Earlier today I was talking to a graduate student about the calculation he is working on. I told him to discard a particular possibility because “it would require fine-tuning”. He looked a bit puzzled and asked me to explain what I meant. I actually had to think about that – which goes to show that he was right to ask the question (one often learns most from those one is supposed to teach).
“No fine-tuning” is actually a very fundamental principle in Condensed Matter Physics. We use it all the time, but I am not aware of it having been formulated explictly in any textbook. What I told my student was that it was the Condensed Matter Physics version of the Cosmological Principle: the idea that our observations should never be explained on the basis that we are making them from a special vantage point.

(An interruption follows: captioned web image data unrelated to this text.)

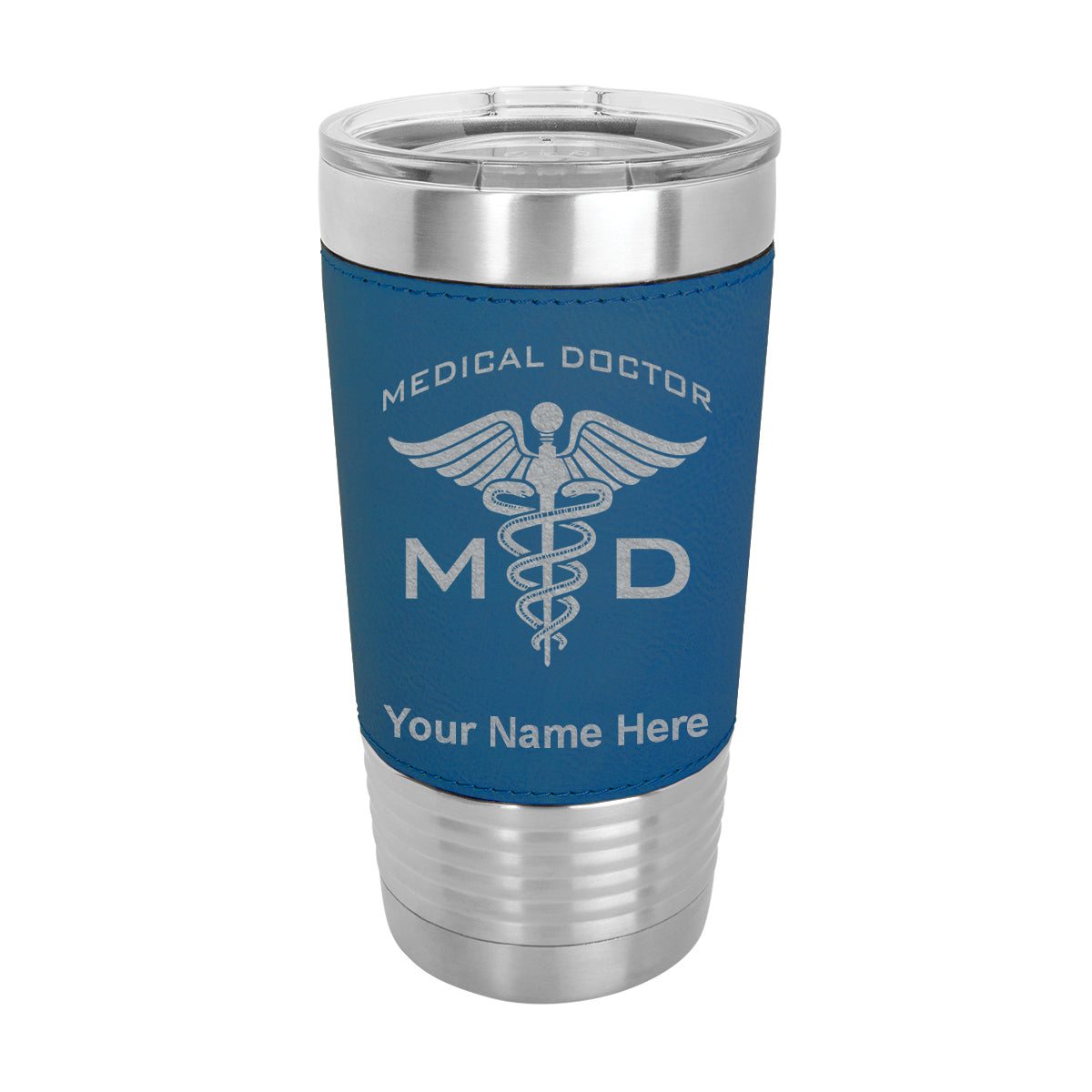 20oz Faux Leather Tumbler Mug, MD Medical Doctor, Personalized Engraving Included - LaserGram Custom Engraved Gifts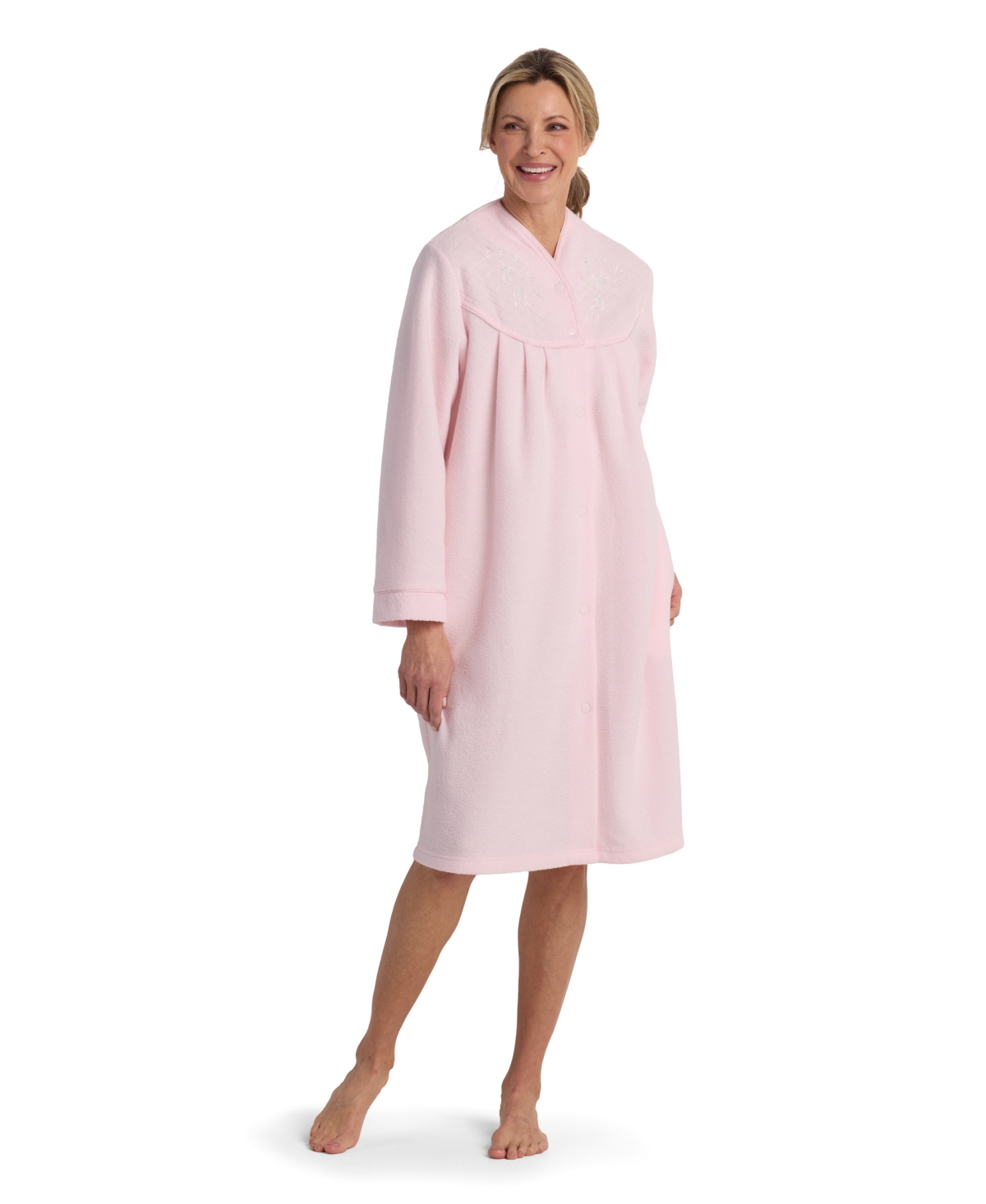 Miss Elaine Women's Long-sleeve Solid Robe In Pink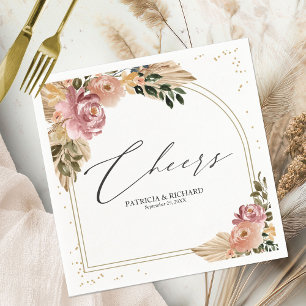Chic Neutral Colors Boho Floral Wedding Napkins Serviette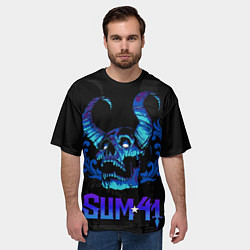 Футболка оверсайз мужская Sum41 horns skull, цвет: 3D-принт — фото 2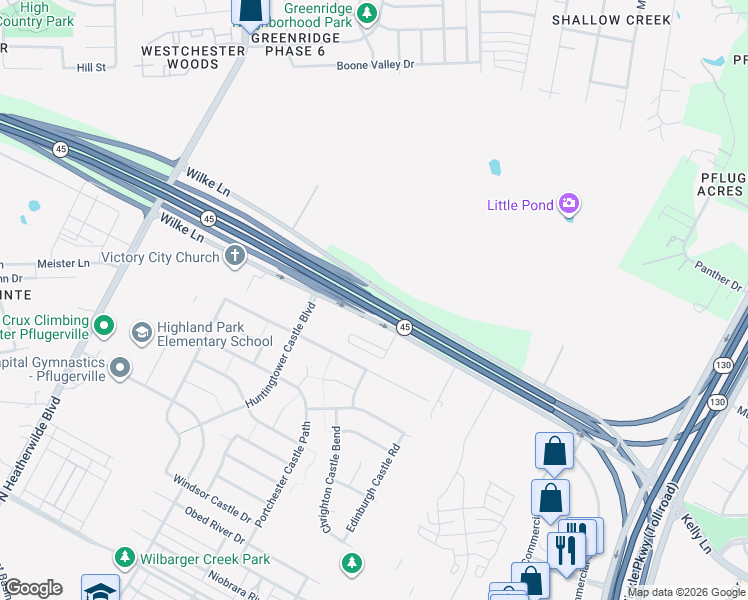 map of restaurants, bars, coffee shops, grocery stores, and more near Highway 45 in Pflugerville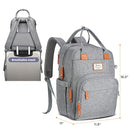 RUVALINO Diaper Bag Backpack-Expandable Baby Bag with up to 50% Capacity -Baby Essentials Bag with Changing Pad Insulated Bottle Holders & Pacifier Case, Waterproof, Gray XL by TinyTreasures Baby Boutique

The Condensed Matter Physics version says that properties of materials that require a fortuitous coincidence of different quantities will never actually happen.
Of course, both the Cosmological Principle and No Fine-tuning are only generalisations. The former was never meant to apply on short length scales, and its applicability on cosmic length scales is currently called into question, for example, by very large-scale structures observed in the Cosmic Micro-wave Background. Likewise some interesting materials, such as Invar, owe their special properties to finely-balanced microscopic parameters. But they are both useful generalisations. They force upon us a certain mental discipline. They make us look for deeper reasons for the observed phenomena. That they have both been so successful in uncovering such reasons conveys a powerful message: that we live in an ordered Universe where general rules apply, and chance is a secondary consideration.